Build a churn classifier with logistic regression, read its coefficients as odds ratios, and learn why 73.77 percent accuracy can mean your model never predicted a single churn.

Data Science Series · Part 10 of 30

A churn model I reviewed a few years ago reported 73.77 percent accuracy on its holdout set. That number sat in a slide deck for six weeks before anyone printed the confusion matrix, at which point one column turned out to be entirely zeros. Every customer had been scored as staying. Accuracy was simply reciting the base rate back at us.

Key takeaways

  • Logistic regression models the log odds as a straight line, then squashes it into a probability with the sigmoid function. Linearity lives in the odds, not in the probability.
  • A coefficient exponentiates into an odds ratio, which is the only honest way to read it out loud.
  • Accuracy on imbalanced data is close to useless. Report AUC, precision and recall at a stated threshold, and always print the confusion matrix.
  • Threshold selection belongs to whoever owns the retention budget, not to the default value of 0.5.
  • Regularisation is on by default in scikit-learn, and the argument that controls it changed in version 1.8.
Who this is for: you have followed Part 9 and can fit and read an ordinary least squares model. You know what a dataframe is and you have engineered a few features in Part 6. No calculus is assumed. If descriptive statistics feel shaky, statistics an analyst uses from the Data Analyst Series covers the ground this part builds on.

Where the churn project stands after Part 9

Last part we fitted a linear model and spent most of our effort learning to read coefficients without lying to ourselves. That model predicted a continuous number. Our actual business question is not continuous at all. Retention wants to know which customers will leave, which is a yes or no outcome, and a straight line fitted to a column of zeros and ones will happily predict a churn probability of 1.4 or minus 0.2. Neither of those exists.

This part swaps the target for the binary Churn column and produces our first real classifier. We keep the same feature set built in Part 6, add the encoding work needed for a categorical target, and finish with a scored customer list and a threshold we can defend in a meeting. Data throughout is the public Telco Customer Churn file, 7043 rows of a fictional California telco, published by IBM and reachable at the raw GitHub link in the references. To keep the examples quick to rerun I worked from a 486 row extract of that file, so every number printed below comes from that extract rather than the full set. Directionally the two agree closely, but if you run the full 7043 rows your third decimal place will move.

Log odds, and why a straight line cannot output a probability

Probability is trapped between 0 and 1. Linear functions are not, so fitting one directly to a probability guarantees nonsense at the extremes. Logistic regression solves this by moving the linear part somewhere unbounded. Odds are the probability of the event divided by the probability of no event, so a 20 percent churn probability is odds of 0.25, or one churner for every four stayers. Odds run from 0 to infinity. Take their natural logarithm and you get log odds, which run from minus infinity to plus infinity. That is a scale a straight line can live on safely.

» PROVIDED RECORDS:
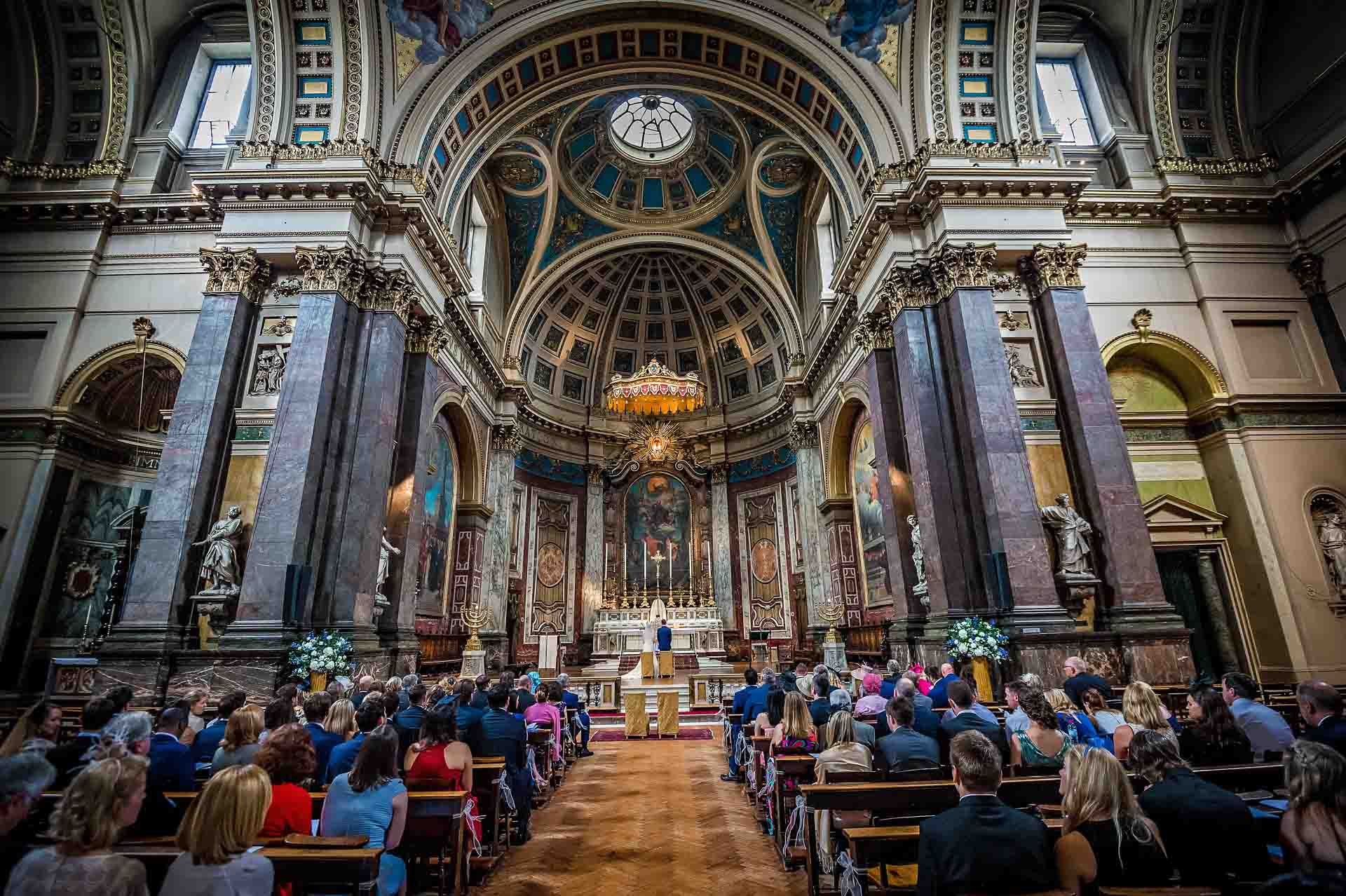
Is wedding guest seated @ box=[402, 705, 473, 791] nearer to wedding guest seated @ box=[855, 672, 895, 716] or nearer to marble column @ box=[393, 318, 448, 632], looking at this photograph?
---
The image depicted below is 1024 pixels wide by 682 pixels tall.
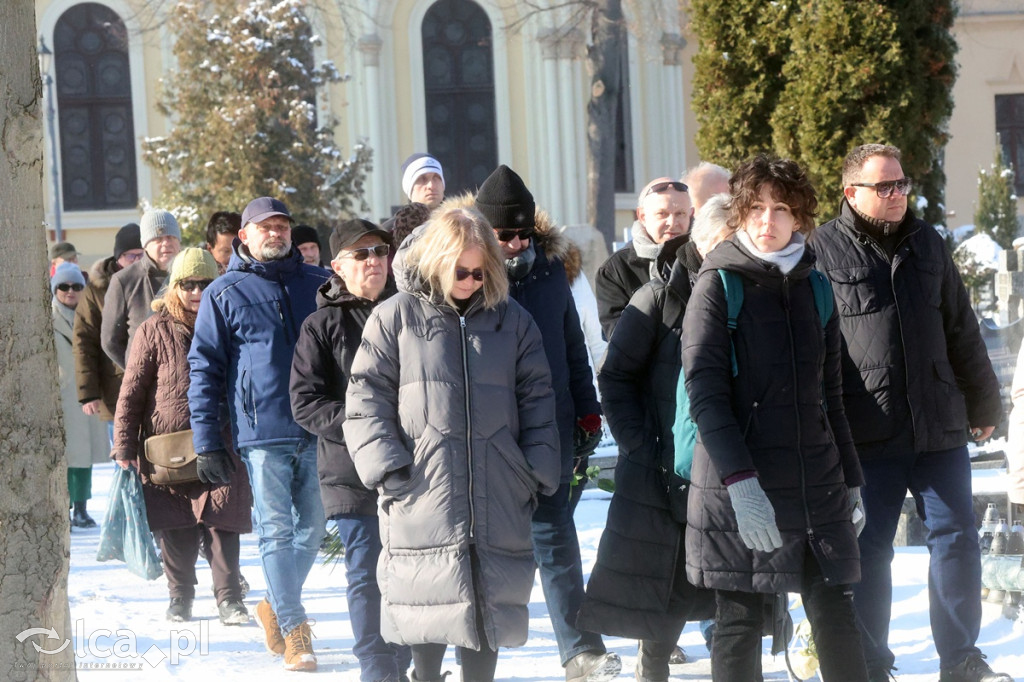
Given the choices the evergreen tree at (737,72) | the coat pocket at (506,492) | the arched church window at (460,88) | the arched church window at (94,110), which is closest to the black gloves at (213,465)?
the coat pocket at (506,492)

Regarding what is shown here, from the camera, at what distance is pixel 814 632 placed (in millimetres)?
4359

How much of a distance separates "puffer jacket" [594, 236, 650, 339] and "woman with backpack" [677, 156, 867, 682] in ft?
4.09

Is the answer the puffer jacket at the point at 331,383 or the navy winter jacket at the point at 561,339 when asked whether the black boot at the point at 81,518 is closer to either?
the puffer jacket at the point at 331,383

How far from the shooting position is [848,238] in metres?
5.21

» TASK DESCRIPTION:
Decide whether each statement below agrees with the logistic regression text. For each, answer yes or no and quote the words of the text that decide it.
(a) The Telco Customer Churn file was published by IBM.
(b) The numbers printed in this part come from the full 7043-row file.
(c) In scikit-learn, regularization is off unless you turn it on.

» THE RESPONSE:
(a) Yes: "published by IBM"
(b) No: "every number printed below comes from that extract rather than the full set"
(c) No: "Regularisation is on by default in scikit-learn"